3 Reasons Why ACA Healthcare Costs May Rise in 2023
With rising inflation and a possible recession looming, Americans are tightening their purse strings in preparation. However, for millions of Americans, this may not be enough to mitigate the projected increases in health insurance premiums for 2023.
Read on for what’s driving these increases and by how much costs may increase.
What Do Preliminary Numbers Suggest for Premiums in 2023?
If you’re one of the millions of Americans who rely on health insurance from the Affordable Care Act (ACA) marketplace, get ready to potentially see premiums rise in 2023.
A recent joint study by both The Peterson Center on Healthcare and KFF (Kaiser Family Foundation) compiled rate filing data from 72 insurers representing 13 states and the District of Columbia. From their findings, they concluded that the proposed median premium increase is about 10% with most of the premium increase data falling between the range of 5% - 14%.
These estimates could equate to substantially more out-of-pocket costs for consumers and could significantly affect their ability to cover basic living expenses like groceries, rent, and fuel, which have all experienced price increases as a result of the climbing inflation rate, currently sitting at 9.1%.
What 3 Factors Are Driving the Healthcare Cost Hikes?
While the joint report from The Peterson Center and KFF isn’t complete and doesn’t yet represent insurers from every state (expected to be completed in early fall), it does point to potential premium hikes. These increases appear to be driven by three main factors:
- Inflation and Utilization Trends
Inflation is probably the most obvious cause of rising healthcare costs. After all, it influences the amount we spend on basic needs like food, electricity, and fuel which are also necessities to run healthcare organizations, like hospitals. Some of the cost related to this inevitably gets passed on to the patient or consumer.
Tied to inflation are numerous utilization trends that are used to project annual healthcare costs. These may include in-person visits to hospitals, medical procedures, telehealth visits, mental health care, and even prescription drug usage.
The numbers that reflect these trends are factored in with inflation to project expenditure increases for medical goods and services. These costs directly impact which services a carrier will provide and for how much. From there, premiums are determined.
According to the Peterson Center on Healthcare and KFF (Kaiser Family Foundation), the spike in premiums is a reflection of the “rising prices paid to providers and pharmaceutical companies as well as a rebound in utilization.” The rebound in utilization refers to the increase in the number of people receiving medical services and the increase closely resembles pre-Covid utilization rates.2. Covid-19-Related Programs
With the expiration of the Families First Coronavirus Response Act in September 2022 and the anticipated expiration of The American Rescue Plan Act of 2021 in September 2023, premium tax credits for individuals on ACA medical plans will also expire, making these plans less affordable and potentially causing a decrease in the number of plan participants. This will also increase costs for insurance carriers, which could ultimately bump premiums up.

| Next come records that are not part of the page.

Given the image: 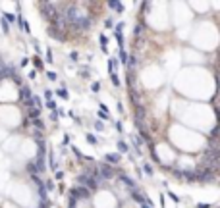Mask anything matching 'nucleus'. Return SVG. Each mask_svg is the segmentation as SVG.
Wrapping results in <instances>:
<instances>
[{
    "label": "nucleus",
    "mask_w": 220,
    "mask_h": 208,
    "mask_svg": "<svg viewBox=\"0 0 220 208\" xmlns=\"http://www.w3.org/2000/svg\"><path fill=\"white\" fill-rule=\"evenodd\" d=\"M97 170H98V175H101V179H112L114 175H116V170L112 168L110 164H101V166H97Z\"/></svg>",
    "instance_id": "nucleus-1"
},
{
    "label": "nucleus",
    "mask_w": 220,
    "mask_h": 208,
    "mask_svg": "<svg viewBox=\"0 0 220 208\" xmlns=\"http://www.w3.org/2000/svg\"><path fill=\"white\" fill-rule=\"evenodd\" d=\"M70 197L72 199L70 200H79V199H89V197H91V191L89 189H85V187H81V185H77L75 189H72V193H70Z\"/></svg>",
    "instance_id": "nucleus-2"
},
{
    "label": "nucleus",
    "mask_w": 220,
    "mask_h": 208,
    "mask_svg": "<svg viewBox=\"0 0 220 208\" xmlns=\"http://www.w3.org/2000/svg\"><path fill=\"white\" fill-rule=\"evenodd\" d=\"M31 96H33V93H31V89H29L27 85H22V89H19V100H22V102L25 104V102H27Z\"/></svg>",
    "instance_id": "nucleus-3"
},
{
    "label": "nucleus",
    "mask_w": 220,
    "mask_h": 208,
    "mask_svg": "<svg viewBox=\"0 0 220 208\" xmlns=\"http://www.w3.org/2000/svg\"><path fill=\"white\" fill-rule=\"evenodd\" d=\"M48 35H50L52 39H56V41H66V37L60 33V29H56V27H50L48 29Z\"/></svg>",
    "instance_id": "nucleus-4"
},
{
    "label": "nucleus",
    "mask_w": 220,
    "mask_h": 208,
    "mask_svg": "<svg viewBox=\"0 0 220 208\" xmlns=\"http://www.w3.org/2000/svg\"><path fill=\"white\" fill-rule=\"evenodd\" d=\"M108 6L112 8V10H116L118 14H122V12H124V4H122V2H118V0H110Z\"/></svg>",
    "instance_id": "nucleus-5"
},
{
    "label": "nucleus",
    "mask_w": 220,
    "mask_h": 208,
    "mask_svg": "<svg viewBox=\"0 0 220 208\" xmlns=\"http://www.w3.org/2000/svg\"><path fill=\"white\" fill-rule=\"evenodd\" d=\"M118 58H108V71L110 73H116V70H118Z\"/></svg>",
    "instance_id": "nucleus-6"
},
{
    "label": "nucleus",
    "mask_w": 220,
    "mask_h": 208,
    "mask_svg": "<svg viewBox=\"0 0 220 208\" xmlns=\"http://www.w3.org/2000/svg\"><path fill=\"white\" fill-rule=\"evenodd\" d=\"M120 181H122L125 187H129V189H135V181L132 177H128V175H120Z\"/></svg>",
    "instance_id": "nucleus-7"
},
{
    "label": "nucleus",
    "mask_w": 220,
    "mask_h": 208,
    "mask_svg": "<svg viewBox=\"0 0 220 208\" xmlns=\"http://www.w3.org/2000/svg\"><path fill=\"white\" fill-rule=\"evenodd\" d=\"M104 160H106V164H110V166L118 164L120 162V154H106V158H104Z\"/></svg>",
    "instance_id": "nucleus-8"
},
{
    "label": "nucleus",
    "mask_w": 220,
    "mask_h": 208,
    "mask_svg": "<svg viewBox=\"0 0 220 208\" xmlns=\"http://www.w3.org/2000/svg\"><path fill=\"white\" fill-rule=\"evenodd\" d=\"M39 116H41V110H37V108H31L29 110V122H33V119H39Z\"/></svg>",
    "instance_id": "nucleus-9"
},
{
    "label": "nucleus",
    "mask_w": 220,
    "mask_h": 208,
    "mask_svg": "<svg viewBox=\"0 0 220 208\" xmlns=\"http://www.w3.org/2000/svg\"><path fill=\"white\" fill-rule=\"evenodd\" d=\"M56 95H58L60 98H70V93H68V89H64V87H62V89H56Z\"/></svg>",
    "instance_id": "nucleus-10"
},
{
    "label": "nucleus",
    "mask_w": 220,
    "mask_h": 208,
    "mask_svg": "<svg viewBox=\"0 0 220 208\" xmlns=\"http://www.w3.org/2000/svg\"><path fill=\"white\" fill-rule=\"evenodd\" d=\"M118 150H120V152H129V147H128V143H124V141H118Z\"/></svg>",
    "instance_id": "nucleus-11"
},
{
    "label": "nucleus",
    "mask_w": 220,
    "mask_h": 208,
    "mask_svg": "<svg viewBox=\"0 0 220 208\" xmlns=\"http://www.w3.org/2000/svg\"><path fill=\"white\" fill-rule=\"evenodd\" d=\"M33 125L37 127V131H43V129H45V123H43V119H33Z\"/></svg>",
    "instance_id": "nucleus-12"
},
{
    "label": "nucleus",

The Robert Wood Johnson Foundation estimates that 3.1 million people will be left without health insurance in 2023, as a result of the expiring premium tax credits. Furthermore, it’s projected that individuals and families could see sharp increases in per person premiums that could range from hundreds of dollars to more than $2000.3. No Surprises Act
In addition to inflation, utilization trends, and expiring Covid laws, a federal policy that may cause an increase in your health insurance premiums for 2023 is the No
Surprises Act. The act was originally designed to protect consumers from
surprise medical bills usually incurred in emergency situations where a higher cost out-of-network doctor ends up administering treatment. This additional cost is passed onto the consumer rather than being covered by the insurance carrier.
While the No Surprise Act policy was enacted to help consumers by requiring healthcare providers and carriers to pick up these “surprise” costs, a potentially negative effect could be carriers increasing their premiums to cover those costs. Either way, the consumer ends up paying more.
While there are many other factors contributing to the projected rise in healthcare premiums, the ones mentioned above are the most significant. It’s expected that if inflation continues to rise or if we end up in a recession, projected healthcare costs could increase even more.
In July, insurance carriers who participate in the ACA Marketplace submitted their proposed premium rates. Healthcare.gov will compile that data and make it available to consumers sometime in August. By tracking potential costs early on, organizations and consumers can begin planning now to mitigate those costs in the upcoming year.